The sum of the accumulated value of 1 at the end of four years at a certain effective rate of interest, and the present value of 1 to be paid at the end of four years at an effective rate of discount numerically equal to I is 2.0098

Find the rate

To find the rate, we need to solve the equation provided. Let's break down the equation and solve it step by step.

Let:
- A be the accumulated value of 1 at the end of four years
- P be the present value of 1 to be paid at the end of four years

According to the given information, we have:
A + P = 2.0098 --- (Equation 1)

Now, let's calculate the values of A and P by using the formula for accumulated value and present value.

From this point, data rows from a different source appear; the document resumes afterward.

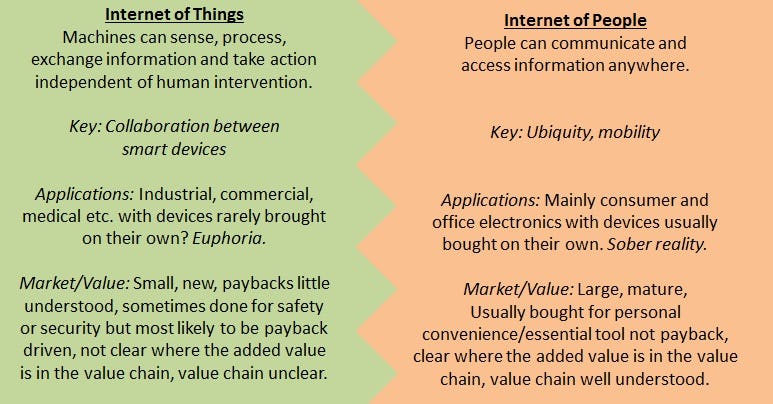 Internet of Things
Machines can sense, process, exchange information and take action independent of human intervention.

Key: Collaboration between smart devices

Applications: Industrial, commercial, medical etc. with devices rarely brought on their own? Euphoria.

Market/Value: Small, new, paybacks little understood, sometimes done for safety or security but most likely to be payback driven, not clear where the added value is in the value chain, value chain unclear.

Internet of People
People can communicate and access information anywhere.

Key: Ubiquity, mobility

Applications: Mainly consumer and office electronics with devices usually bought on their own. Sober reality.

Market/Value: Large, mature, Usually bought for personal convenience/essential tool not payback, clear where the added value is in the value chain, value chain well understood.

The formula for accumulated value is:
A = 1 * (1 + i)^n
where:
- i is the rate of interest
- n is the number of years

Similarly, the formula for present value is:
P = 1 / (1 + d)^n
where:
- d is the rate of discount

Since the effective rate of interest and discount are numerically equal (i = d = I), we can denote them as I in our calculations.

So, at the end of four years, we have:
A = 1 * (1 + I)^4 --- (Equation 2)
P = 1 / (1 + I)^4 --- (Equation 3)

Substituting Equations 2 and 3 into Equation 1, we get:
1 * (1 + I)^4 + 1 / (1 + I)^4 = 2.0098

To solve this equation, we can simplify it by using a common denominator:
[(1 + I)^4 + 1] / (1 + I)^4 = 2.0098

Multiplying both sides of the equation by (1 + I)^4:
1 + (1 + I)^4 = 2.0098 * (1 + I)^4

Expanding (1 + I)^4 using the binomial theorem, we get:
1 + 4I + 6I^2 + 4I^3 + I^4 = 2.0098 + 2.0098I + 6.0394I^2 + 8.0528I^3 + 4.0804I^4

Now, let's simplify it further by grouping the terms with the same powers of I:
1 + 4I + 6I^2 + 4I^3 + I^4 - 2.0098 - 2.0098I - 6.0394I^2 - 8.0528I^3 - 4.0804I^4 = 0

Combining the like terms:
1 - 2.0098 - 4I^3 - 2.0098I - 4I^4 + 6I^2 + 4I^3 - 6.0394I^2 - 4.0804I^4 = 0

Simplifying further:
-1.0098 - 0.0098I - I - 0.0804I^2 - 4.0804I^4 = 0

Now, we have a polynomial equation in terms of I. To find the value of I, we can either solve it manually by factoring or by using a numerical method such as Newton's method or a calculator that can solve polynomial equations.

Once you find the value of I, it will represent both the rate of interest (i) and the rate of discount (d) that satisfy the given equation.